De acuerdo con el estudiante. Muy bien dicho, pero es cierto, es muy informal y "not proper English".  Por ejemplo, yo casi NUNCA uso esa palabra, al menos que estoy bromeando.  A veces la gente usa esa palabra para hacerle burla a alguien tonto.  Es cruel, pero, bueno, ahi esta.  Y tampoco, ni en broma, usaria la palabra en mi trabajo.  Se que es mas comun en Texas, Alabama, etc.  Depende el area de los EEUU, es mas o es menos aceptado.


----------



## El Estudiante

Creo que vale la pena subrayar lo que dijo odelotj: ain't no es inglés correcto, y definitivamente es mejor no usarlo. Si nunca usas ain't, no vas a extrañarlo. Pero, ya que mucha gente en los EEUU lo usa, es útil saber lo que significa.

Saludos


----------



## HOLA

Saben que significa?


----------



## cubaMania

HOLA, la verdad es que sería mejor no usarlo si no quieres parecer incult@.


----------



## Microcosmos

creo que nunca lo debes usar en lenguaje escrito a menos que estás escribiendo/traduciendo diálogo, como en ficción


----------



## josue_ernesto

Oye! me llamas inculto?  La verdad es que sí, en el idioma formal, no se usa. o sea entrevistas, conferencias, discursos, ect. pero está bien usado en la calle o con otras personas conocidas. No soy inculto, y lo uso junto con el resto de EEUU en el dialogo callejero.


----------



## Afrodeeziak

josue_ernesto said:
			
		

> Oye! me llamas inculto? La verdad es que sí, en el idioma formal, no se usa. o sea entrevistas, conferencias, discursos, ect. pero está bien usado en la calle o con otras personas conocidas. No soy inculto, y lo uso junto con el resto de EEUU en el dialogo callejero.



 You ain't incluto. I totally agree. As a native speaker, I have the ability to speak perfectly when I must speak to certain people, but change my speaking to conform to others. If you speak with perfect grammar to your peers, they will feel as though you are condescending, and if you speak with bad grammar to older people, they will think you are ignorant. 

Yes, I say ain't, but only for emphasis in certain situations.

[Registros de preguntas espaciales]
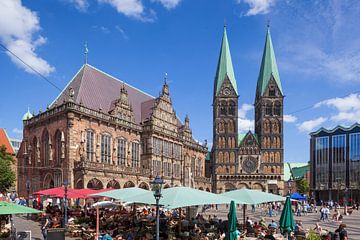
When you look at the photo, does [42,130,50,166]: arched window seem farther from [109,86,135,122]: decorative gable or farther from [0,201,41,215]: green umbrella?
[0,201,41,215]: green umbrella

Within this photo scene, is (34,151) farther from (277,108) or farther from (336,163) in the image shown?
(336,163)

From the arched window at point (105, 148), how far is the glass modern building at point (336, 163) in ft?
159

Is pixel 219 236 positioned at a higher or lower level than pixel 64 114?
lower

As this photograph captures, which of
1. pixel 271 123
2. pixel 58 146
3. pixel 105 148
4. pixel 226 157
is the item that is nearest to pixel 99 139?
pixel 105 148

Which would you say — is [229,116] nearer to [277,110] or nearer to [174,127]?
[277,110]

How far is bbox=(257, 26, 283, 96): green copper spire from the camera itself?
7469 centimetres

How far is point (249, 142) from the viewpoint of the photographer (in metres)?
73.1

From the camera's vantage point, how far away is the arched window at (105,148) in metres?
37.1

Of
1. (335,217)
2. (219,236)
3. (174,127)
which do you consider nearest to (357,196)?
(174,127)

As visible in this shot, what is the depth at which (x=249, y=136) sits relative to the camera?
73375 millimetres

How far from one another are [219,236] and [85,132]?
22.2 m

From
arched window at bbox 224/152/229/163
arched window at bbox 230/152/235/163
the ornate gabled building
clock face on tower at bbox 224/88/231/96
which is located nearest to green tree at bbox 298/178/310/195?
arched window at bbox 230/152/235/163

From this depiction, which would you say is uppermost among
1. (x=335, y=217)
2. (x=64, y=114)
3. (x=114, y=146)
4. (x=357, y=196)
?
(x=64, y=114)

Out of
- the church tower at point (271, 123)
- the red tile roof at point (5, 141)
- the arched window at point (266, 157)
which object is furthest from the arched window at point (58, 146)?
the arched window at point (266, 157)
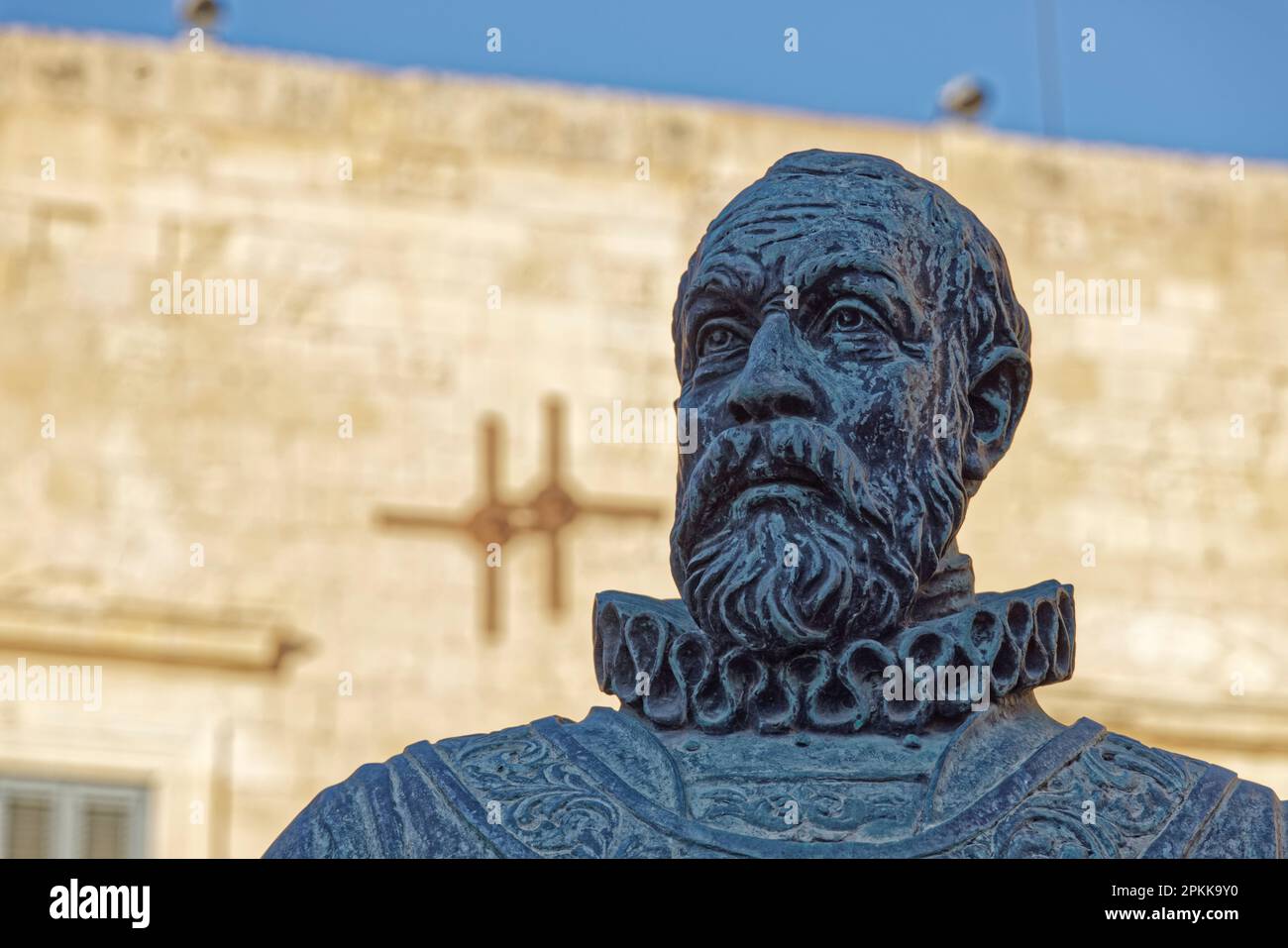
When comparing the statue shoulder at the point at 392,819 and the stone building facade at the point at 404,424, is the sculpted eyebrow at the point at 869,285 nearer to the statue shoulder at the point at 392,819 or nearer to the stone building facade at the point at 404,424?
the statue shoulder at the point at 392,819

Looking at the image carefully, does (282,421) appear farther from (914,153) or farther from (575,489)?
(914,153)

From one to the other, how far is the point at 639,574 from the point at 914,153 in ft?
7.34

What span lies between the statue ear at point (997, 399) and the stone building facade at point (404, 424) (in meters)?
11.8

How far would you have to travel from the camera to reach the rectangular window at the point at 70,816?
59.0 feet

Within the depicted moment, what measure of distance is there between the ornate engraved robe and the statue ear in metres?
0.32

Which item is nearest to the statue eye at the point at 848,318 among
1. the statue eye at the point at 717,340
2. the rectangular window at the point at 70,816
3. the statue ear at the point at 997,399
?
the statue eye at the point at 717,340

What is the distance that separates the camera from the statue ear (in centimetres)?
643

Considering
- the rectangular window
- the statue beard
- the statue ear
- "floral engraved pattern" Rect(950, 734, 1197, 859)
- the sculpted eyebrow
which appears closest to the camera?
"floral engraved pattern" Rect(950, 734, 1197, 859)

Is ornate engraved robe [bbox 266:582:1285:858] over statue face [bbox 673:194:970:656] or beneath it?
beneath

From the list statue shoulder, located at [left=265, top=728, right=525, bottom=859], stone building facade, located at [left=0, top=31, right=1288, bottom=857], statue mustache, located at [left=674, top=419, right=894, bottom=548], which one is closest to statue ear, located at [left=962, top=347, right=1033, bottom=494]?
statue mustache, located at [left=674, top=419, right=894, bottom=548]

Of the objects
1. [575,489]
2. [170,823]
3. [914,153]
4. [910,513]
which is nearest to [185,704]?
[170,823]

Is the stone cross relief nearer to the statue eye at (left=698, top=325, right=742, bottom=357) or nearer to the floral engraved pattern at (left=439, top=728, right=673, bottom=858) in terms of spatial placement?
the statue eye at (left=698, top=325, right=742, bottom=357)

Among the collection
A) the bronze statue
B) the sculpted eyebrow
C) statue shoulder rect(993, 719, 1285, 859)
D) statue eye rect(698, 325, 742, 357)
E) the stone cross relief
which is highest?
the stone cross relief

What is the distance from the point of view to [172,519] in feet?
61.7
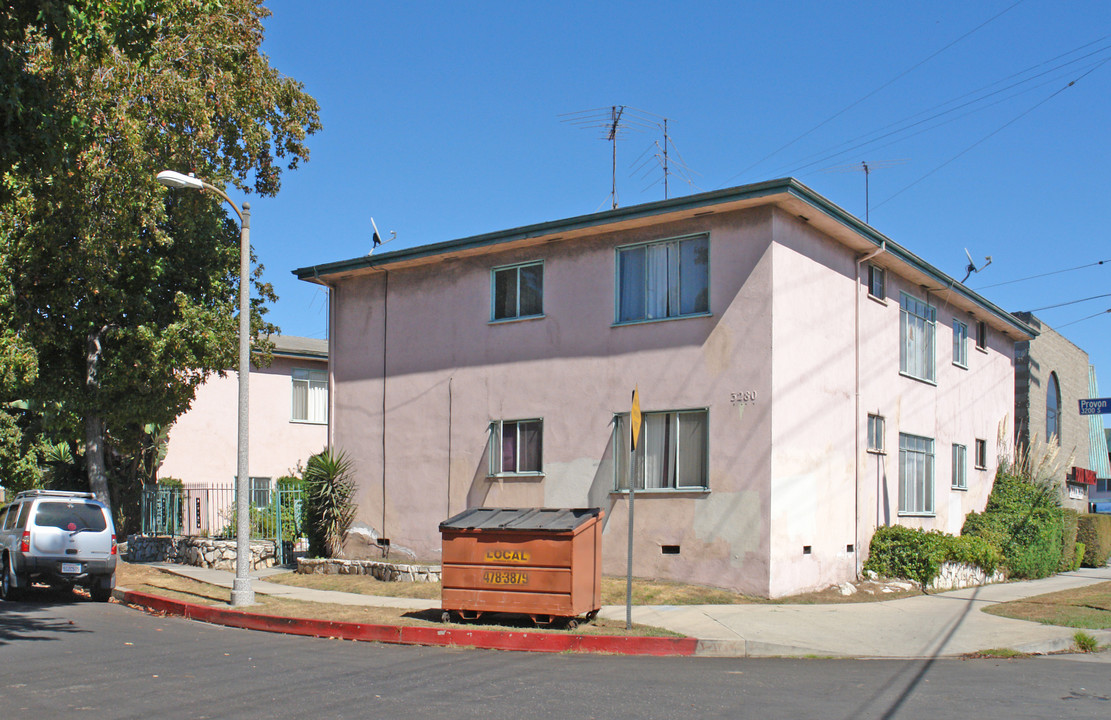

Problema breve 1.
Indica si cada afirmación concuerda con el texto extraído. Responde sí o no y cita textualmente las palabras que lo deciden.
(a) El Estudiante considera útil saber qué significa ain't porque mucha gente en los EEUU lo usa.
(b) Microcosmos sostiene que ain't nunca debe usarse por escrito, sin ninguna excepción.
(c) Afrodeeziak afirma que usa ain't en cualquier situación.
Problema breve 2.
Responde estas preguntas según el texto extraído:
(a) ¿En qué estados es más común la palabra, según el primer mensaje?
(b) ¿Qué ejemplos de idioma formal menciona josue_ernesto?
(c) Según Afrodeeziak, ¿qué pensarán las personas mayores si les hablas con mala gramática?
Problema breve 3.
Transcribe del texto extraído todo lo que va desde "De acuerdo con" hasta "es menos aceptado.".

Respuesta escrita 1.
(a) Sí: "ya que mucha gente en los EEUU lo usa, es útil saber lo que significa."
(b) No: "a menos que estás escribiendo/traduciendo diálogo, como en ficción"
(c) No: "but only for emphasis in certain situations."

Respuesta escrita 2.
(a) En Texas, Alabama, etc.
(b) Entrevistas, conferencias y discursos.
(c) Que eres ignorante.

Respuesta escrita 3.
De acuerdo con el estudiante. Muy bien dicho, pero es cierto, es muy informal y "not proper English".  Por ejemplo, yo casi NUNCA uso esa palabra, al menos que estoy bromeando.  A veces la gente usa esa palabra para hacerle burla a alguien tonto.  Es cruel, pero, bueno, ahi esta.  Y tampoco, ni en broma, usaria la palabra en mi trabajo.  Se que es mas comun en Texas, Alabama, etc.  Depende el area de los EEUU, es mas o es menos aceptado.